**Podany fragment**:

══════════════════════════════

Dalej - trzeba sie trochę postarać i zbudować odpowiednie schronienie na noc - my mamy tzw.zeribę - dość wysoki płot - ściana o wysokosci minimum 160-180 cm o grubości ok 80-100 cm. Wykorzystaliśmy gałęzie pozostałe z wycinki lasu. Budowla ma kształt okręgu , a wejście na noc jest zamykane ruchomym przęsłem.

 

Co do agresywności zwierząt - we wrześniu w czasie nocnegoo szkolenia prawie weszlismy na polanę , gdzie jelenie miały rykowisko - dobrze,że nie wpakowalismy sie na środek , bo na 100% zostalibyśmy potraktowani jako intruzi , a byki w czasie amoku bitewnego nie zwracają zbytnio uwagi na to kogo atakują.

Dziki natomiast ,zwłaszcza teraz mogą nawet zaatakować dużą grupę ludzi - i nie jest ważne czy będzie to locha z młodymi , czy odyniec samotnik.

 

Wtedy najlepiej zwiewać na najbliższe drzewo - byle szybko.

 

Tak więc jeśli się w miare dobrze przygotujemy , to żaden zwierzak nam nie bedzie zagrażał.

 

PS. Słoni,lwów , pterodaktyli i mastodontów tutaj nie ma , więc RGPPanc nie jest niezbędnym elementem wyposażenia :mrgreen: :mrgreen: :mrgreen:

Link to post
Share on other sites

Z moich spotkań z dzikami 90% wygladalo tak że włażąc w krzaki w których siedział dzik ja spieprzałem w jedną strone a dzik w drugą. Jedyn przypadek inny tzn. ja spieprzałem a dzik kawałek gonił zdażył się po wejściu własnie na grupę dzików z młodymi.

══════════════════════════════

**Materiał źródłowy**:
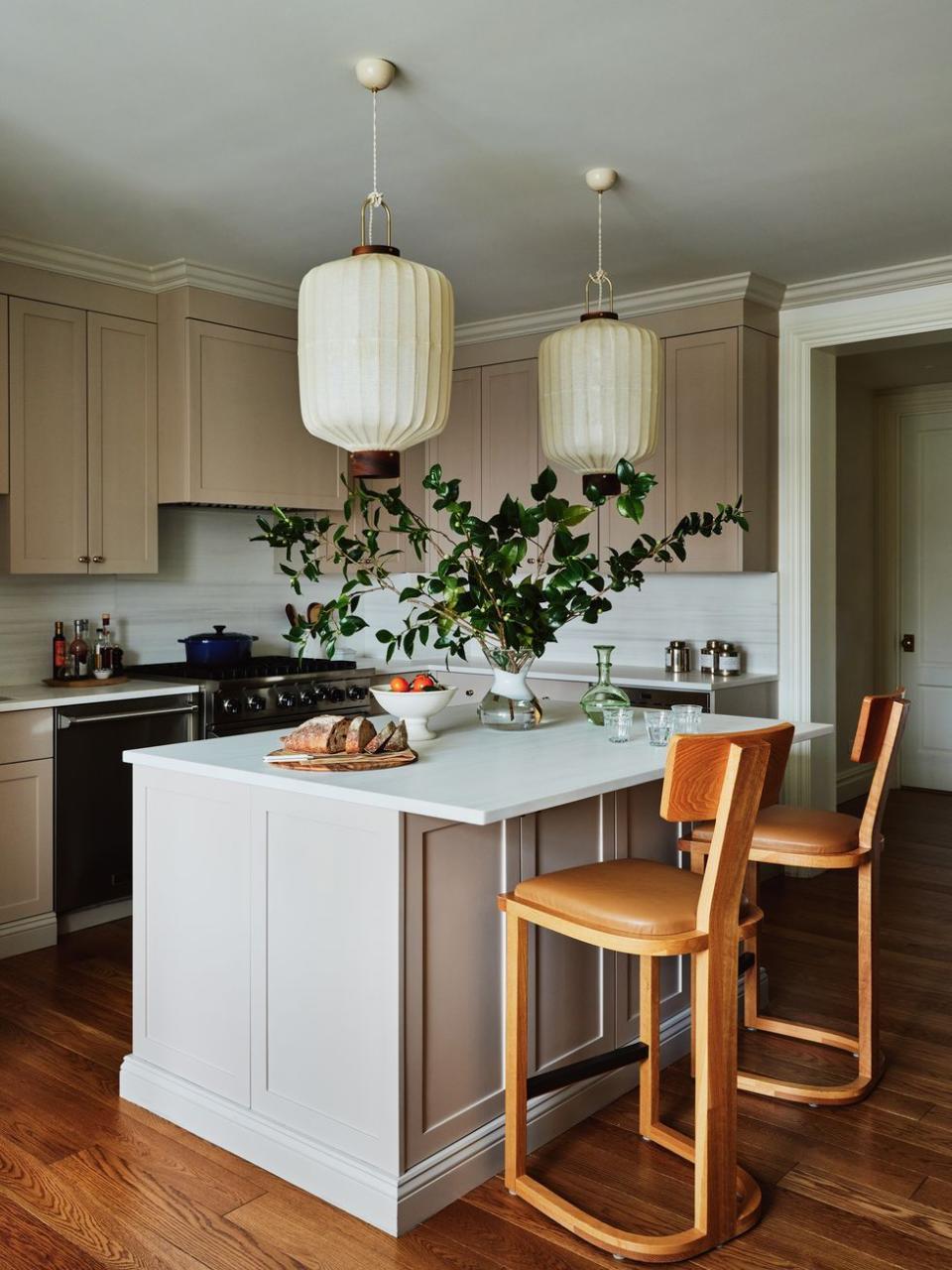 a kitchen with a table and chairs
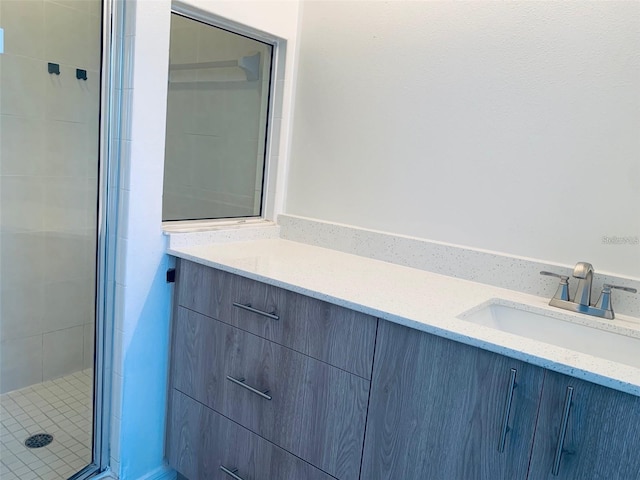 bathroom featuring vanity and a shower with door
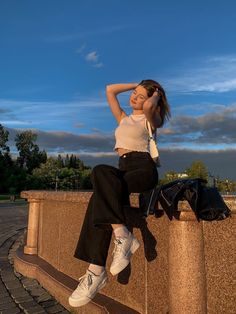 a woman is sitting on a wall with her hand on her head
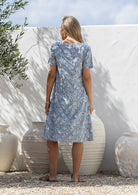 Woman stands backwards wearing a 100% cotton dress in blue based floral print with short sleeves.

══════════════════════════════

**Pytania do tekstu**:
a. Oceń, czy każde z poniższych stwierdzeń zgadza się z fragmentem, odpowiadając „tak” lub „nie” i przytaczając dosłownie rozstrzygające słowa.
(i) Zeriba ma kształt okręgu.
(ii) Ściana zeriby ma grubość około 50 cm.
(iii) Dziki mogą zaatakować nawet dużą grupę ludzi.
b. Przepisz część fragmentu, która zaczyna się od słów zawierających "Wtedy najlepiej zwiewać", a kończy na "nie bedzie zagrażał.", zastępując w niej "drzewo" przez "wysokie drzewo".
c. Przedstaw w formie krótkiej listy akapit fragmentu zaczynający się od słów „Dalej - trzeba sie trochę postarać”, zachowując jego główne fakty.
Wiersze nie mają żadnego związku z fragmentem.

**Odpowiedzi do zadań**:
a.
(i) Tak: „Budowla ma kształt okręgu”.
(ii) Nie: „o grubości ok 80-100 cm”.
(iii) Tak: „Dziki natomiast ,zwłaszcza teraz mogą nawet zaatakować dużą grupę ludzi”.

b.
Wtedy najlepiej zwiewać na najbliższe wysokie drzewo - byle szybko.

 

Tak więc jeśli się w miare dobrze przygotujemy , to żaden zwierzak nam nie bedzie zagrażał.

c.
- Na noc trzeba zbudować odpowiednie schronienie, tu jest to tzw. zeriba, czyli dość wysoki płot.
- Ściana ma co najmniej 160–180 cm wysokości i około 80–100 cm grubości.
- Do budowy użyto gałęzi pozostałych z wycinki lasu.
- Budowla ma kształt okręgu, a wejście zamyka się na noc ruchomym przęsłem.